La Duquesa de Alba ha sido absuelta de una falta de injurias a sindicalistas. El dueño de un bar ha sido eximido de sendas faltas de vejaciones y amenazas a una pareja de homosexuales. Y un médico y otros empleados han sido condenados por un delito de omisión del deber de socorro. Son sólo tres ejemplos de sentencias recaídas en la jurisdicción penal de nuestra ciudad en los últimos días. Y, con toda seguridad, antes de conocerse los respectivos fallos, ya habían sido condenados los hoy inocentes y absueltos los hoy culpables, por ciudadanos que charlaban en la barra de un bar o por el taxista que conversaba con su cliente mirándole por el espejo retrovisor.

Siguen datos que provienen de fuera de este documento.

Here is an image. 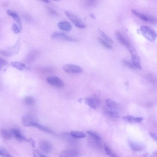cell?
Masks as SVG:
<instances>
[{"instance_id": "6da1fadb", "label": "cell", "mask_w": 157, "mask_h": 157, "mask_svg": "<svg viewBox=\"0 0 157 157\" xmlns=\"http://www.w3.org/2000/svg\"><path fill=\"white\" fill-rule=\"evenodd\" d=\"M141 31L143 36L149 41H154L156 39V33L152 30L146 26L141 27Z\"/></svg>"}, {"instance_id": "7a4b0ae2", "label": "cell", "mask_w": 157, "mask_h": 157, "mask_svg": "<svg viewBox=\"0 0 157 157\" xmlns=\"http://www.w3.org/2000/svg\"><path fill=\"white\" fill-rule=\"evenodd\" d=\"M67 16L77 28L81 29H84L86 26L81 19L76 15L68 11H65Z\"/></svg>"}, {"instance_id": "3957f363", "label": "cell", "mask_w": 157, "mask_h": 157, "mask_svg": "<svg viewBox=\"0 0 157 157\" xmlns=\"http://www.w3.org/2000/svg\"><path fill=\"white\" fill-rule=\"evenodd\" d=\"M63 69L66 73L71 74H79L83 72V70L80 67L72 64L64 65Z\"/></svg>"}, {"instance_id": "277c9868", "label": "cell", "mask_w": 157, "mask_h": 157, "mask_svg": "<svg viewBox=\"0 0 157 157\" xmlns=\"http://www.w3.org/2000/svg\"><path fill=\"white\" fill-rule=\"evenodd\" d=\"M116 36L118 41L121 44L126 46L130 53L136 51L130 43L123 36L120 32H117L116 33Z\"/></svg>"}, {"instance_id": "5b68a950", "label": "cell", "mask_w": 157, "mask_h": 157, "mask_svg": "<svg viewBox=\"0 0 157 157\" xmlns=\"http://www.w3.org/2000/svg\"><path fill=\"white\" fill-rule=\"evenodd\" d=\"M51 37L52 38L55 39L63 40L74 42L78 41L77 39L67 35L62 32H54L52 34Z\"/></svg>"}, {"instance_id": "8992f818", "label": "cell", "mask_w": 157, "mask_h": 157, "mask_svg": "<svg viewBox=\"0 0 157 157\" xmlns=\"http://www.w3.org/2000/svg\"><path fill=\"white\" fill-rule=\"evenodd\" d=\"M47 82L51 86L57 88H62L64 83L59 78L54 76H51L47 79Z\"/></svg>"}, {"instance_id": "52a82bcc", "label": "cell", "mask_w": 157, "mask_h": 157, "mask_svg": "<svg viewBox=\"0 0 157 157\" xmlns=\"http://www.w3.org/2000/svg\"><path fill=\"white\" fill-rule=\"evenodd\" d=\"M131 12L134 15L138 17L145 21L149 22L153 24L156 23V19L154 17L146 15L135 10H132Z\"/></svg>"}, {"instance_id": "ba28073f", "label": "cell", "mask_w": 157, "mask_h": 157, "mask_svg": "<svg viewBox=\"0 0 157 157\" xmlns=\"http://www.w3.org/2000/svg\"><path fill=\"white\" fill-rule=\"evenodd\" d=\"M40 149L44 152L46 153H50L52 150V146L51 144L47 141H42L39 143Z\"/></svg>"}, {"instance_id": "9c48e42d", "label": "cell", "mask_w": 157, "mask_h": 157, "mask_svg": "<svg viewBox=\"0 0 157 157\" xmlns=\"http://www.w3.org/2000/svg\"><path fill=\"white\" fill-rule=\"evenodd\" d=\"M22 121L24 125L27 126L35 127L38 123L34 118L30 116H24L22 118Z\"/></svg>"}, {"instance_id": "30bf717a", "label": "cell", "mask_w": 157, "mask_h": 157, "mask_svg": "<svg viewBox=\"0 0 157 157\" xmlns=\"http://www.w3.org/2000/svg\"><path fill=\"white\" fill-rule=\"evenodd\" d=\"M59 157H79V153L74 149L65 150L61 152Z\"/></svg>"}, {"instance_id": "8fae6325", "label": "cell", "mask_w": 157, "mask_h": 157, "mask_svg": "<svg viewBox=\"0 0 157 157\" xmlns=\"http://www.w3.org/2000/svg\"><path fill=\"white\" fill-rule=\"evenodd\" d=\"M131 53L132 63L136 68L139 70L142 69L140 58L136 51Z\"/></svg>"}, {"instance_id": "7c38bea8", "label": "cell", "mask_w": 157, "mask_h": 157, "mask_svg": "<svg viewBox=\"0 0 157 157\" xmlns=\"http://www.w3.org/2000/svg\"><path fill=\"white\" fill-rule=\"evenodd\" d=\"M7 14L11 17L17 22L18 26L20 29H22V26L21 21L18 15L15 12L10 10H8L7 11Z\"/></svg>"}, {"instance_id": "4fadbf2b", "label": "cell", "mask_w": 157, "mask_h": 157, "mask_svg": "<svg viewBox=\"0 0 157 157\" xmlns=\"http://www.w3.org/2000/svg\"><path fill=\"white\" fill-rule=\"evenodd\" d=\"M85 102L87 105L94 109H96L100 103V101L99 100L91 98H86Z\"/></svg>"}, {"instance_id": "5bb4252c", "label": "cell", "mask_w": 157, "mask_h": 157, "mask_svg": "<svg viewBox=\"0 0 157 157\" xmlns=\"http://www.w3.org/2000/svg\"><path fill=\"white\" fill-rule=\"evenodd\" d=\"M129 145L131 149L135 151H141L144 150L145 146L139 142L130 141Z\"/></svg>"}, {"instance_id": "9a60e30c", "label": "cell", "mask_w": 157, "mask_h": 157, "mask_svg": "<svg viewBox=\"0 0 157 157\" xmlns=\"http://www.w3.org/2000/svg\"><path fill=\"white\" fill-rule=\"evenodd\" d=\"M58 27L60 29L67 32L71 31L72 27L70 23L66 21H61L57 24Z\"/></svg>"}, {"instance_id": "2e32d148", "label": "cell", "mask_w": 157, "mask_h": 157, "mask_svg": "<svg viewBox=\"0 0 157 157\" xmlns=\"http://www.w3.org/2000/svg\"><path fill=\"white\" fill-rule=\"evenodd\" d=\"M10 131L12 135L18 140L20 141H28L26 138L22 135L18 130L16 129H12Z\"/></svg>"}, {"instance_id": "e0dca14e", "label": "cell", "mask_w": 157, "mask_h": 157, "mask_svg": "<svg viewBox=\"0 0 157 157\" xmlns=\"http://www.w3.org/2000/svg\"><path fill=\"white\" fill-rule=\"evenodd\" d=\"M11 64L14 68L20 70H24L26 67V65L25 64L20 62H11Z\"/></svg>"}, {"instance_id": "ac0fdd59", "label": "cell", "mask_w": 157, "mask_h": 157, "mask_svg": "<svg viewBox=\"0 0 157 157\" xmlns=\"http://www.w3.org/2000/svg\"><path fill=\"white\" fill-rule=\"evenodd\" d=\"M20 47V41L18 40L14 46L10 48L8 51L12 56L17 54L19 52Z\"/></svg>"}, {"instance_id": "d6986e66", "label": "cell", "mask_w": 157, "mask_h": 157, "mask_svg": "<svg viewBox=\"0 0 157 157\" xmlns=\"http://www.w3.org/2000/svg\"><path fill=\"white\" fill-rule=\"evenodd\" d=\"M0 134L3 138L6 140H10L12 138L11 133L4 129H0Z\"/></svg>"}, {"instance_id": "ffe728a7", "label": "cell", "mask_w": 157, "mask_h": 157, "mask_svg": "<svg viewBox=\"0 0 157 157\" xmlns=\"http://www.w3.org/2000/svg\"><path fill=\"white\" fill-rule=\"evenodd\" d=\"M71 136L76 138L81 139L86 137V135L85 133L81 131H72L70 133Z\"/></svg>"}, {"instance_id": "44dd1931", "label": "cell", "mask_w": 157, "mask_h": 157, "mask_svg": "<svg viewBox=\"0 0 157 157\" xmlns=\"http://www.w3.org/2000/svg\"><path fill=\"white\" fill-rule=\"evenodd\" d=\"M35 127H37L40 130L44 132L48 133H52L53 132L52 130H51L50 128L40 124L38 123H36Z\"/></svg>"}, {"instance_id": "7402d4cb", "label": "cell", "mask_w": 157, "mask_h": 157, "mask_svg": "<svg viewBox=\"0 0 157 157\" xmlns=\"http://www.w3.org/2000/svg\"><path fill=\"white\" fill-rule=\"evenodd\" d=\"M87 133L88 134L90 138L96 140L100 142L101 139L98 134L93 131H89L87 132Z\"/></svg>"}, {"instance_id": "603a6c76", "label": "cell", "mask_w": 157, "mask_h": 157, "mask_svg": "<svg viewBox=\"0 0 157 157\" xmlns=\"http://www.w3.org/2000/svg\"><path fill=\"white\" fill-rule=\"evenodd\" d=\"M107 106L111 109H115L117 106V103L114 101L110 99L106 100Z\"/></svg>"}, {"instance_id": "cb8c5ba5", "label": "cell", "mask_w": 157, "mask_h": 157, "mask_svg": "<svg viewBox=\"0 0 157 157\" xmlns=\"http://www.w3.org/2000/svg\"><path fill=\"white\" fill-rule=\"evenodd\" d=\"M97 39L102 45L105 48L109 49L113 48V47H112L110 44L102 38L98 37Z\"/></svg>"}, {"instance_id": "d4e9b609", "label": "cell", "mask_w": 157, "mask_h": 157, "mask_svg": "<svg viewBox=\"0 0 157 157\" xmlns=\"http://www.w3.org/2000/svg\"><path fill=\"white\" fill-rule=\"evenodd\" d=\"M98 31L102 37L105 40L108 42L110 43H113L114 41L109 36L105 34L101 29H98Z\"/></svg>"}, {"instance_id": "484cf974", "label": "cell", "mask_w": 157, "mask_h": 157, "mask_svg": "<svg viewBox=\"0 0 157 157\" xmlns=\"http://www.w3.org/2000/svg\"><path fill=\"white\" fill-rule=\"evenodd\" d=\"M25 103L29 106H33L35 103L34 99L31 96H27L25 97L24 99Z\"/></svg>"}, {"instance_id": "4316f807", "label": "cell", "mask_w": 157, "mask_h": 157, "mask_svg": "<svg viewBox=\"0 0 157 157\" xmlns=\"http://www.w3.org/2000/svg\"><path fill=\"white\" fill-rule=\"evenodd\" d=\"M0 156L2 157H11L6 149L0 146Z\"/></svg>"}, {"instance_id": "83f0119b", "label": "cell", "mask_w": 157, "mask_h": 157, "mask_svg": "<svg viewBox=\"0 0 157 157\" xmlns=\"http://www.w3.org/2000/svg\"><path fill=\"white\" fill-rule=\"evenodd\" d=\"M123 64L125 66L132 70H135L136 68L132 63L126 60H123L122 61Z\"/></svg>"}, {"instance_id": "f1b7e54d", "label": "cell", "mask_w": 157, "mask_h": 157, "mask_svg": "<svg viewBox=\"0 0 157 157\" xmlns=\"http://www.w3.org/2000/svg\"><path fill=\"white\" fill-rule=\"evenodd\" d=\"M98 4V1H92V0H88L85 2V5L87 7H93L95 6Z\"/></svg>"}, {"instance_id": "f546056e", "label": "cell", "mask_w": 157, "mask_h": 157, "mask_svg": "<svg viewBox=\"0 0 157 157\" xmlns=\"http://www.w3.org/2000/svg\"><path fill=\"white\" fill-rule=\"evenodd\" d=\"M107 115L111 117L118 118H119V116L117 112L113 110H109L106 111Z\"/></svg>"}, {"instance_id": "4dcf8cb0", "label": "cell", "mask_w": 157, "mask_h": 157, "mask_svg": "<svg viewBox=\"0 0 157 157\" xmlns=\"http://www.w3.org/2000/svg\"><path fill=\"white\" fill-rule=\"evenodd\" d=\"M104 150L106 154L110 157H118L107 146H104Z\"/></svg>"}, {"instance_id": "1f68e13d", "label": "cell", "mask_w": 157, "mask_h": 157, "mask_svg": "<svg viewBox=\"0 0 157 157\" xmlns=\"http://www.w3.org/2000/svg\"><path fill=\"white\" fill-rule=\"evenodd\" d=\"M47 10L48 13L51 15L57 17L60 16L59 14L52 8L48 7Z\"/></svg>"}, {"instance_id": "d6a6232c", "label": "cell", "mask_w": 157, "mask_h": 157, "mask_svg": "<svg viewBox=\"0 0 157 157\" xmlns=\"http://www.w3.org/2000/svg\"><path fill=\"white\" fill-rule=\"evenodd\" d=\"M12 29L13 32L16 34H18L20 32V28L15 24H14L12 25Z\"/></svg>"}, {"instance_id": "836d02e7", "label": "cell", "mask_w": 157, "mask_h": 157, "mask_svg": "<svg viewBox=\"0 0 157 157\" xmlns=\"http://www.w3.org/2000/svg\"><path fill=\"white\" fill-rule=\"evenodd\" d=\"M122 118L130 123H132L134 121V118L131 116H126L122 117Z\"/></svg>"}, {"instance_id": "e575fe53", "label": "cell", "mask_w": 157, "mask_h": 157, "mask_svg": "<svg viewBox=\"0 0 157 157\" xmlns=\"http://www.w3.org/2000/svg\"><path fill=\"white\" fill-rule=\"evenodd\" d=\"M0 54L5 57H11V54L8 51L0 50Z\"/></svg>"}, {"instance_id": "d590c367", "label": "cell", "mask_w": 157, "mask_h": 157, "mask_svg": "<svg viewBox=\"0 0 157 157\" xmlns=\"http://www.w3.org/2000/svg\"><path fill=\"white\" fill-rule=\"evenodd\" d=\"M28 141L31 143L33 148H35V142L34 141L32 138H29L28 140Z\"/></svg>"}, {"instance_id": "8d00e7d4", "label": "cell", "mask_w": 157, "mask_h": 157, "mask_svg": "<svg viewBox=\"0 0 157 157\" xmlns=\"http://www.w3.org/2000/svg\"><path fill=\"white\" fill-rule=\"evenodd\" d=\"M143 119L141 117H138L134 118V121L136 123H140L143 120Z\"/></svg>"}, {"instance_id": "74e56055", "label": "cell", "mask_w": 157, "mask_h": 157, "mask_svg": "<svg viewBox=\"0 0 157 157\" xmlns=\"http://www.w3.org/2000/svg\"><path fill=\"white\" fill-rule=\"evenodd\" d=\"M150 136L153 139L156 141H157V136L156 134L154 133L150 132Z\"/></svg>"}, {"instance_id": "f35d334b", "label": "cell", "mask_w": 157, "mask_h": 157, "mask_svg": "<svg viewBox=\"0 0 157 157\" xmlns=\"http://www.w3.org/2000/svg\"><path fill=\"white\" fill-rule=\"evenodd\" d=\"M7 64L6 61L4 59L0 57V64L4 65Z\"/></svg>"}, {"instance_id": "ab89813d", "label": "cell", "mask_w": 157, "mask_h": 157, "mask_svg": "<svg viewBox=\"0 0 157 157\" xmlns=\"http://www.w3.org/2000/svg\"><path fill=\"white\" fill-rule=\"evenodd\" d=\"M35 152L38 155L39 157H47L41 154L39 151H35Z\"/></svg>"}, {"instance_id": "60d3db41", "label": "cell", "mask_w": 157, "mask_h": 157, "mask_svg": "<svg viewBox=\"0 0 157 157\" xmlns=\"http://www.w3.org/2000/svg\"><path fill=\"white\" fill-rule=\"evenodd\" d=\"M151 157H157V152L155 151L153 153Z\"/></svg>"}, {"instance_id": "b9f144b4", "label": "cell", "mask_w": 157, "mask_h": 157, "mask_svg": "<svg viewBox=\"0 0 157 157\" xmlns=\"http://www.w3.org/2000/svg\"><path fill=\"white\" fill-rule=\"evenodd\" d=\"M90 17L92 18L93 19H96V17H95V16L93 13H91L90 14Z\"/></svg>"}, {"instance_id": "7bdbcfd3", "label": "cell", "mask_w": 157, "mask_h": 157, "mask_svg": "<svg viewBox=\"0 0 157 157\" xmlns=\"http://www.w3.org/2000/svg\"><path fill=\"white\" fill-rule=\"evenodd\" d=\"M143 157H149V155L148 153L145 154L144 155Z\"/></svg>"}, {"instance_id": "ee69618b", "label": "cell", "mask_w": 157, "mask_h": 157, "mask_svg": "<svg viewBox=\"0 0 157 157\" xmlns=\"http://www.w3.org/2000/svg\"><path fill=\"white\" fill-rule=\"evenodd\" d=\"M42 1L44 2V3H49L50 2V1Z\"/></svg>"}, {"instance_id": "f6af8a7d", "label": "cell", "mask_w": 157, "mask_h": 157, "mask_svg": "<svg viewBox=\"0 0 157 157\" xmlns=\"http://www.w3.org/2000/svg\"><path fill=\"white\" fill-rule=\"evenodd\" d=\"M34 157H37V156L36 155V153L35 152H34Z\"/></svg>"}, {"instance_id": "bcb514c9", "label": "cell", "mask_w": 157, "mask_h": 157, "mask_svg": "<svg viewBox=\"0 0 157 157\" xmlns=\"http://www.w3.org/2000/svg\"><path fill=\"white\" fill-rule=\"evenodd\" d=\"M82 100L81 99H80L78 100V101L79 102H81Z\"/></svg>"}, {"instance_id": "7dc6e473", "label": "cell", "mask_w": 157, "mask_h": 157, "mask_svg": "<svg viewBox=\"0 0 157 157\" xmlns=\"http://www.w3.org/2000/svg\"><path fill=\"white\" fill-rule=\"evenodd\" d=\"M0 69H1V67H0Z\"/></svg>"}]
</instances>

Claro, que también hay que tener en cuenta que las sentencias mencionadas se han dictado en primera instancia. Lo que quiere decir, que no son firmes y podrían ser revocadas por un tribunal superior. Por eso, creo que esto nos debe de llevar a pensar que la justicia es más complicada de lo que parece y que la interpretación del derecho es tan compleja como el propio ser humano. Muchas veces, olvidamos el derecho a la presunción de inocencia o el principio in dubio pro reo (en la duda, a favor del acusado). Y juzgamos sin conocer los hechos y pruebas o sin valorar la vulneración de los derechos fundamentales. Menos mal, que los jueces no.

 

El correo de Andalucía,30 de octubre 2006.